2

I'm trying to reload a DistilBertForSequenceClassification model I've fine-tuned and use that to predict some sentences into their appropriate labels (text classification).

In google Colab, after successfully training the BERT model, I downloaded it after saving:

trainer.train()
trainer.save_model("distilbert_classification")

The downloaded model has three files: config.json, pytorch_model.bin, training_args.bin.

I moved them encased in a folder named 'distilbert_classification' somewhere in my google drive.

afterwards, I reloaded the model in a different Colab notebook:


reloadtrainer = DistilBertForSequenceClassification.from_pretrained('google drive directory/distilbert_classification')

Up to this point, I have succeeded without any errors.

However, how to I use this reloaded model (the 'reloadtrainer' object) to actually make the predictions on sentences? What is the code I need to use afterwards? I tried

reloadtrainer .predict("sample sentence") but it doesn't work. Would appreciate any help!

Timbus Calin
  • 13,809
  • 5
  • 41
  • 59
Robin311
  • 203
  • 1
  • 9

1 Answers1

1

Remember that you also need to tokenize the input to your model, just like in the training phase. Merely feeding a sentence to the model will not work (unless you use pipelines() but that's another discussion).

You may use an AutoModelForSequenceClassification() and AutoTokenizer() to make things easier.

Note that the way I am saving the model is via model.save_pretrained("path_to_model") rather than model.save().

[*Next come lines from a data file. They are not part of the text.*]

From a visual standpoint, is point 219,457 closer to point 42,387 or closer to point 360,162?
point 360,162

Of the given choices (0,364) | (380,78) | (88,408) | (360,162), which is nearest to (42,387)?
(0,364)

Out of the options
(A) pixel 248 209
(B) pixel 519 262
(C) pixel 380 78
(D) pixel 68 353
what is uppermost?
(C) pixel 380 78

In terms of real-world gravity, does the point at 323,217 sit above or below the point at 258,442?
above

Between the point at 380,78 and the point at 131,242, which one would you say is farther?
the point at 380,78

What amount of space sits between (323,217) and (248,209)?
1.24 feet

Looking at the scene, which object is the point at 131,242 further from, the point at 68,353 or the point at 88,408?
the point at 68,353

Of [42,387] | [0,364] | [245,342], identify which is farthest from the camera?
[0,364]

One possible approach could be the following (say you trained with uncased distilbert):

  model = AutoModelForSequenceClassification.from_pretrained("path_to_model")
  # Replace with whatever tokenizer you used
  tokenizer = AutoTokenizer.from_pretrained("distilbert-base-uncased", use_fast=True)
  input_text = "This is the text I am trying to classify."
  tokenized_text = tokenizer(input_text,
                             truncation=True,
                             is_split_into_words=False,
                             return_tensors='pt')
  outputs = model(tokenized_text["input_ids"])
  predicted_label = outputs.logits.argmax(-1)
Timbus Calin
  • 13,809
  • 5
  • 41
  • 59